Given passage
Request call was 200 status


## Exercise 1.2

Similarly to the previous exercise, let's make a wrapper function but this time to retrieve the [Foreign Exchange](https://www.alphavantage.co/documentation/#fx) data. Don't forget providing a docstring for your function. Again, you can focus on processing only `daily`, `weekly`, and `monthly`. As in Exercise 1.1, your function must return a pandas dataframe. Plot the monthly `low`, monthly `close` and monthly `high` time series from `USD` to `CAD`. Look carefully at the documentation so you can properly process the parameters.

*Remember the server's guideline. Don't make too many requests.*

In [239]:
# TODO
def Get_FXseries(from_symbol, to_symbol, period):
    """
    A wrapper function to obtain FX data for a given period from the Alpha Vantage API.

Data supplied
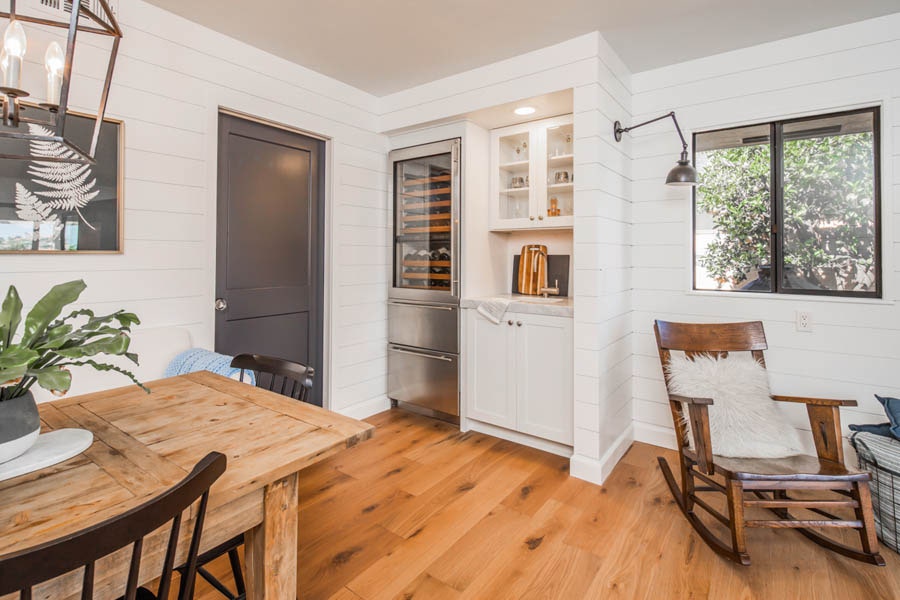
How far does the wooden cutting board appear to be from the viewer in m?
3.59

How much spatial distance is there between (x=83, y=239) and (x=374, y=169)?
2077 mm

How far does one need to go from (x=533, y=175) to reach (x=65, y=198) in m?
2.69

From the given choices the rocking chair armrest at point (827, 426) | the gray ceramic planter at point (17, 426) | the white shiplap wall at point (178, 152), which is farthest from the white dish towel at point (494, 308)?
the gray ceramic planter at point (17, 426)

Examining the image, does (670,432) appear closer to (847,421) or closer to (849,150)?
(847,421)

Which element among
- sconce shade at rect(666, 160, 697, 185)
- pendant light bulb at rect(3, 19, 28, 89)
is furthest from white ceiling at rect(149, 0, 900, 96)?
pendant light bulb at rect(3, 19, 28, 89)

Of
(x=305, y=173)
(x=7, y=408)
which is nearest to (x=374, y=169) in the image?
(x=305, y=173)

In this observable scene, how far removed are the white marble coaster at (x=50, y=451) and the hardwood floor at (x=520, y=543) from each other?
0.92 meters

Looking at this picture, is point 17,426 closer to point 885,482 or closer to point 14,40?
point 14,40

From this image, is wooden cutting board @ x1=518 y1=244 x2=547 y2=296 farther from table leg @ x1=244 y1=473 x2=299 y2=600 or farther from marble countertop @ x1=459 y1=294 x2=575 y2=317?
table leg @ x1=244 y1=473 x2=299 y2=600

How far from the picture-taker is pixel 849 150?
2670 millimetres

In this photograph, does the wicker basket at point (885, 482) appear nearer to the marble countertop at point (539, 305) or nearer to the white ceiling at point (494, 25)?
the marble countertop at point (539, 305)

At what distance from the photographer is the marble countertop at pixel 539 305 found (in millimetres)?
2922

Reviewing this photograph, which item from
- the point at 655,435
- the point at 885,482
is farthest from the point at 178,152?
the point at 885,482

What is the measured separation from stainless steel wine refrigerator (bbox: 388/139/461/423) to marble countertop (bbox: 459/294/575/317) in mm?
156
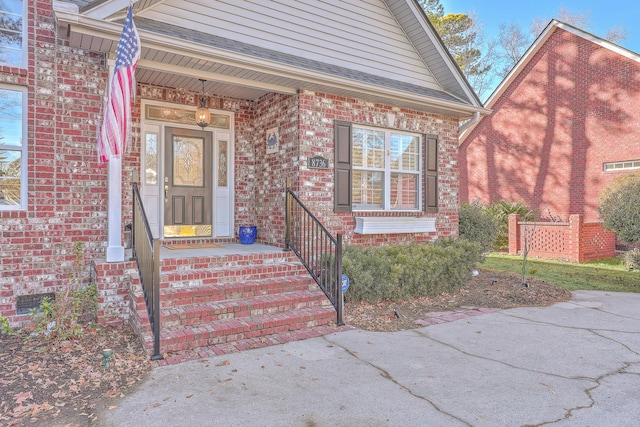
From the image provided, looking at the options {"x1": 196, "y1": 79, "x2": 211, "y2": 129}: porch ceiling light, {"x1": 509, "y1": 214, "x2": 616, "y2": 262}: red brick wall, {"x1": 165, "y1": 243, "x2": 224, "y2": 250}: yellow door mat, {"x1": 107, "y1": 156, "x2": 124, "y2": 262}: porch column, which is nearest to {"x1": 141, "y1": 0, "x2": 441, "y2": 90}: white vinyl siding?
{"x1": 196, "y1": 79, "x2": 211, "y2": 129}: porch ceiling light

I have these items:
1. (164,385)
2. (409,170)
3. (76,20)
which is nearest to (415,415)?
(164,385)

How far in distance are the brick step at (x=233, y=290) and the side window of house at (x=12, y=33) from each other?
310 cm

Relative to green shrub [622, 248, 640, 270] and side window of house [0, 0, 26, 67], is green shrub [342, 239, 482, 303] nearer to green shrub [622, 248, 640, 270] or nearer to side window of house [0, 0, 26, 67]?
green shrub [622, 248, 640, 270]

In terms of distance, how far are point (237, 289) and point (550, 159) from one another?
13252 millimetres

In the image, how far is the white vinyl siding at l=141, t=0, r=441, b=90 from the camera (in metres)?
5.64

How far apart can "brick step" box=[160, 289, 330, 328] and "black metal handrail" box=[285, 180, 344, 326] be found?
8.4 inches

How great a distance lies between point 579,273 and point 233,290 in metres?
8.12

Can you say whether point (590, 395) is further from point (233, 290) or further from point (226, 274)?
point (226, 274)

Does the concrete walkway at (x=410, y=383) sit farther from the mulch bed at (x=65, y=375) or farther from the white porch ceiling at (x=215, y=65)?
the white porch ceiling at (x=215, y=65)

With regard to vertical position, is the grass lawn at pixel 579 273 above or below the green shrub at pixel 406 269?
below

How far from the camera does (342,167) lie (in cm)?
657

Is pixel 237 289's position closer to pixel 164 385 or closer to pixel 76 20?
pixel 164 385

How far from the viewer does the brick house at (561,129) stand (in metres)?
12.3

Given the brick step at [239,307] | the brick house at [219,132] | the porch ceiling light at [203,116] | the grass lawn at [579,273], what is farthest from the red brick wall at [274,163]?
the grass lawn at [579,273]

Tasks for this exercise
1: Duplicate the portion of the exercise text starting at "## Exercise 1.2" and ending at "Alpha Vantage API.".
2: Answer the following from the exercise text:
(a) Which three periods may the function focus on processing?
(b) For which currency conversion should the monthly series be plotted?
(c) What name is given to the function defined in the code?

Solutions by task
1:
## Exercise 1.2

Similarly to the previous exercise, let's make a wrapper function but this time to retrieve the [Foreign Exchange](https://www.alphavantage.co/documentation/#fx) data. Don't forget providing a docstring for your function. Again, you can focus on processing only `daily`, `weekly`, and `monthly`. As in Exercise 1.1, your function must return a pandas dataframe. Plot the monthly `low`, monthly `close` and monthly `high` time series from `USD` to `CAD`. Look carefully at the documentation so you can properly process the parameters.

*Remember the server's guideline. Don't make too many requests.*

In [239]:
# TODO
def Get_FXseries(from_symbol, to_symbol, period):
    """
    A wrapper function to obtain FX data for a given period from the Alpha Vantage API.

2:
(a) `daily`, `weekly`, and `monthly`
(b) From `USD` to `CAD`
(c) `Get_FXseries`